While solar panels march towards manufacturing energy breakeven, they take an unfortunate bite out of efforts to cool down urban heat islands with brighter roofs & roads

It's not yet a big deal, but mandating them could amount to a black roof renaissance .

EliRabett said...
This comment has been removed by the author.
EliRabett said...

He never bought Eli lunch after the Bunny punched one of his balloons.

https://groups.google.com/forum/?hl=en#!searchin/sci.environment/No$2C$20I$20don$27t$20owe$20Josh$20Halpern$20a$20dinner$2C$20because$20I$20reserve$20the$20right$20to$20my$20correct$20errors.$20$20When$20I$20posed$20the$20challenge$20before$2C$20I$20referred$20to$20resources$20essential$20for$20human$20life$20and$20it$20was$20a$20slip$20to$20leave$20out$20that$20qualification.$20%7Csort:date/sci.environment/w7Fx_kcGUaQ/zYSdCtS3snoJ

In any case, a particularly interesting number for solar is that HOURLY over 70,000 solar panels are coming off the production line.

https://www.weforum.org/agenda/2018/03/chart-of-the-day-the-world-will-add-70-000-solar-panels-every-hour-in-the-next-5-years/

One of the problems in discussing climate change and energy systems is that the numbers are so large that they boggle, for example, we lift a cubic mile of oil each year.

JamieB said...

"Hydrocarbons collectively supply 84% of the world’s energy."

It's so tedious that this has to be continually pointed out but it's still worth pointing out (although I'm sure the readers of this blog are already aware):

That's primary energy so somewhere between half and two thirds of that hydrocarbon energy is rejected as heat and does no useful work whatsoever.

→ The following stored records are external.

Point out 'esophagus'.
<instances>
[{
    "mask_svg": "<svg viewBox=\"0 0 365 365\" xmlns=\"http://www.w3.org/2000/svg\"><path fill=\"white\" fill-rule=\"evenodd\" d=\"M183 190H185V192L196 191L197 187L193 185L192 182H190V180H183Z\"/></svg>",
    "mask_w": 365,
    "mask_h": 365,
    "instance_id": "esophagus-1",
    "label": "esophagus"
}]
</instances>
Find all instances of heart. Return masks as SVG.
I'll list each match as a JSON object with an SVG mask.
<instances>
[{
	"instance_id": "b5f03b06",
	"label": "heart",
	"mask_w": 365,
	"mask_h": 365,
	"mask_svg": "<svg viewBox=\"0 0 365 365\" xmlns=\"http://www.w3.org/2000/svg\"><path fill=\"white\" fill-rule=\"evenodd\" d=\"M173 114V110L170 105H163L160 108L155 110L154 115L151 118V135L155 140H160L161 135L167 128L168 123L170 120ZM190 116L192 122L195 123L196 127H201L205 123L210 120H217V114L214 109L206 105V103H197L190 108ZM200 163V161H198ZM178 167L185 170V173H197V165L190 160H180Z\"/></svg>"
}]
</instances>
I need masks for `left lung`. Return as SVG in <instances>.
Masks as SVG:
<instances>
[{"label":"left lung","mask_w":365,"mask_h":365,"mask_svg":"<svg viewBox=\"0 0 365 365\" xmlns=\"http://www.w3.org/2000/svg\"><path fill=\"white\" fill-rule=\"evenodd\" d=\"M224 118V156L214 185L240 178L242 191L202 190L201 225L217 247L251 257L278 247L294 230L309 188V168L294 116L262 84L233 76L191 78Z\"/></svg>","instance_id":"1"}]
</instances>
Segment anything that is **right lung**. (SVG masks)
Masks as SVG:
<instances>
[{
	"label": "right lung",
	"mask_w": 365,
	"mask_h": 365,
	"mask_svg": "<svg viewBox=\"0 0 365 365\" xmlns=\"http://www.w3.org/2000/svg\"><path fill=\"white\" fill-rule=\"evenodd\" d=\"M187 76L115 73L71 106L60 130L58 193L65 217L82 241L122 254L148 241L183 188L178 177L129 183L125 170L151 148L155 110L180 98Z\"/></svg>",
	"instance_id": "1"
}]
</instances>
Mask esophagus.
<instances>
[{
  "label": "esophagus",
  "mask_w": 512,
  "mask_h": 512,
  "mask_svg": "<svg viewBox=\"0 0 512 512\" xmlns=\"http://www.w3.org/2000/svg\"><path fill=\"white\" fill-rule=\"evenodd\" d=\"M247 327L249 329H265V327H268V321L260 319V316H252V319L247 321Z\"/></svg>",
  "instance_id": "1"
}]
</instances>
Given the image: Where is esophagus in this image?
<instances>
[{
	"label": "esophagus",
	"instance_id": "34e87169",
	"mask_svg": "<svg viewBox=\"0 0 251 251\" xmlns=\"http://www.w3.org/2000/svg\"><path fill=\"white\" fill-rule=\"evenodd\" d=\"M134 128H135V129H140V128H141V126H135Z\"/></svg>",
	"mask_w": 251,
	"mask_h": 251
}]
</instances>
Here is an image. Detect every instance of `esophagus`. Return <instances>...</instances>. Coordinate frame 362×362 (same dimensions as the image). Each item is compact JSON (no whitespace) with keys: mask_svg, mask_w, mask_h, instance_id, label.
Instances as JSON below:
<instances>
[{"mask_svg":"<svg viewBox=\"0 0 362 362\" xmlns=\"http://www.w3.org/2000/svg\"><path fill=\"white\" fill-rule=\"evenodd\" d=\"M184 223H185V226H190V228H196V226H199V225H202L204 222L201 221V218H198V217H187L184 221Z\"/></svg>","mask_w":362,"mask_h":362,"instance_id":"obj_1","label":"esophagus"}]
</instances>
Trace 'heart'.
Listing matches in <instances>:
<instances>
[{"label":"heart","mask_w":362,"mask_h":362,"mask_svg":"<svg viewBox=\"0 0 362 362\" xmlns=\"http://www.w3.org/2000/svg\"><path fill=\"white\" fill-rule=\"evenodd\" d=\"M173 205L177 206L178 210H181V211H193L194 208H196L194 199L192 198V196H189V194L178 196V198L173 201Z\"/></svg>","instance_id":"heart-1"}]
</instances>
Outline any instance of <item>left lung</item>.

But it makes the challenge look much more difficult than it is (and it's already quite a challenge).

NZ Willy said...

Nuclear power is the obvious answer -- it's been developed to where waste output is negligible and chance of meltdown is zero. The critical question isn't what to do but why the obvious answer is ignored by the climate activists.

Old_salt said...

It is dangerous to talk about energy contributions when some of the contributors are still in the exponential growth phase. Wind and solar contributed 2.5% of total US energy in 2018.
https://flowcharts.llnl.gov/content/assets/images/energy/us/Energy_US_2018.png

Furthermore, in terms of electricity the comparison is apples to oranges. Wind and solar are measures of energy supplied to the grid, while coal and oil are measured as energy supplied to the powerplant. 60% of that energy is wasted as heat.